SEZ old machinery rules set to ease ,
Posted online: Saturday, July 07, 2007 at 0138 hours IST
NEW DELHI, JUL 6: Units in Special Economic Zones (SEZs) will soon be
permitted to shift in second-hand equipment worth up to 20% of their
total investment. This is a departure from existing provisions in the
SEZ Rules which specify that the entire investment in SEZs should be
'fresh', thereby disallowing the relocation of second-hand equipment
from the domestic tariff area (DTA) to SEZs.
To prevent migration from the DTA to such tax-free enclaves, the SEZ
policy had earlier specified that no unit that shifted old machinery
would be given approval.
A proposal to ease the old rules has been forwarded by the commerce &
industry ministry to the law ministry. Government officials said this is
to address difficulties faced by certain sectors in obtaining
much-needed second-hand capital goods. "There are some capital goods
like testing equipment, routers and network equipment which are
considered specialised and very difficult to purchase quickly when a
unit sets up shop in an SEZ. Such equipment may be allowed to shift from
the DTA to an SEZ," an official said.
However, such shifting of old equipment will be considered on a
case-to-case basis and "only where we are completely convinced about the
necessity", the official said, pointing out that even in such cases, the
government would ensure that 80% of the investment is fresh. The amended
rules would also clarify that there was no restriction on second-hand
vehicles from carrying goods in and out of SEZs.
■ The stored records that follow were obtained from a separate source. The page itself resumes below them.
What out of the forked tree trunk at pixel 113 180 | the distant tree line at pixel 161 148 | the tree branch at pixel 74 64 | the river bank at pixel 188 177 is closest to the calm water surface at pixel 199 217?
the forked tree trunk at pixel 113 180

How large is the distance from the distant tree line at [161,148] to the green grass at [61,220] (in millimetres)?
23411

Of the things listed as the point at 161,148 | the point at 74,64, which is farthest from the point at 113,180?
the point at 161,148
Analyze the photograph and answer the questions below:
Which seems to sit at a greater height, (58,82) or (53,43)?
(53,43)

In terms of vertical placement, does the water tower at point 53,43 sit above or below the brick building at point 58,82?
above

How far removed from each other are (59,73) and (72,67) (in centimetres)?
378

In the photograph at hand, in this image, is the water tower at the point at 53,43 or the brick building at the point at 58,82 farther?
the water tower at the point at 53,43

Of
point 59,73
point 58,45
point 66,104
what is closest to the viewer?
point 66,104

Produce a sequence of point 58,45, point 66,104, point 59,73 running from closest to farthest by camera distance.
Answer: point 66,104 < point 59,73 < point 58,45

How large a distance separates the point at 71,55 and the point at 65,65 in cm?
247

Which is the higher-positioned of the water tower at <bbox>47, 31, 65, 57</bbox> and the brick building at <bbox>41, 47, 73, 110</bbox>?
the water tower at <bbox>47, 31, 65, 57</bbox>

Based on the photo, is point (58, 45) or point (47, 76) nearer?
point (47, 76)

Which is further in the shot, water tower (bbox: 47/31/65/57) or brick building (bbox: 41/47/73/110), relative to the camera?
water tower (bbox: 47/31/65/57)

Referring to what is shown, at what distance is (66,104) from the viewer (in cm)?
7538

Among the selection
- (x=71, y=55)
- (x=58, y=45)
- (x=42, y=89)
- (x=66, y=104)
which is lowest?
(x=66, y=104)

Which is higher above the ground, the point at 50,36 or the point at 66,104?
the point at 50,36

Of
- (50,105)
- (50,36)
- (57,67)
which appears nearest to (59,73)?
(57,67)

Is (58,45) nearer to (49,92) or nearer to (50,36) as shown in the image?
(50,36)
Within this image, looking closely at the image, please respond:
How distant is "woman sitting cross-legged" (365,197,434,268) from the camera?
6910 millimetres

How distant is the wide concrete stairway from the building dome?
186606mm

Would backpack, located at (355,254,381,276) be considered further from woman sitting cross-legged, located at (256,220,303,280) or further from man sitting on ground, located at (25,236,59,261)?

One of the objectives of the SEZ policy is to attract fresh investment
in terms of money and machinery.
• SEZ policy had disallowed shifting of old machinery to prevent migration
• However, some sectors faced difficulties in obtaining critical
equipment when setting up shop in SEZs
• Cases would still be considered on a case-to-case basis, within the
overall 20% cap on old machinery
Experts see the government's new proposal as providing a breather to
units making huge investments. "This would be a welcome change as it
would provide operational flexibility for SEZ units. Earlier, there were
some genuine cases where the restrictions caused a lot of bottlenecks.
Besides, there was no clarity regarding the provision regarding this
rule on second-hand equipment," said Abhishek Goenka, partner &
executive director, BMR & Associates.
"This 20% value is minimal, as 80% coming in is fresh investment. It is
better to use such critical equipment than throw it away as scrap. Even
in the Budget, the finance ministry had amended the Income-Tax Act to
this effect. Now, the SEZ Rules will be aligned to that," said LB
Singhal, director general, Export Promotion Council for EOUs & SEZs.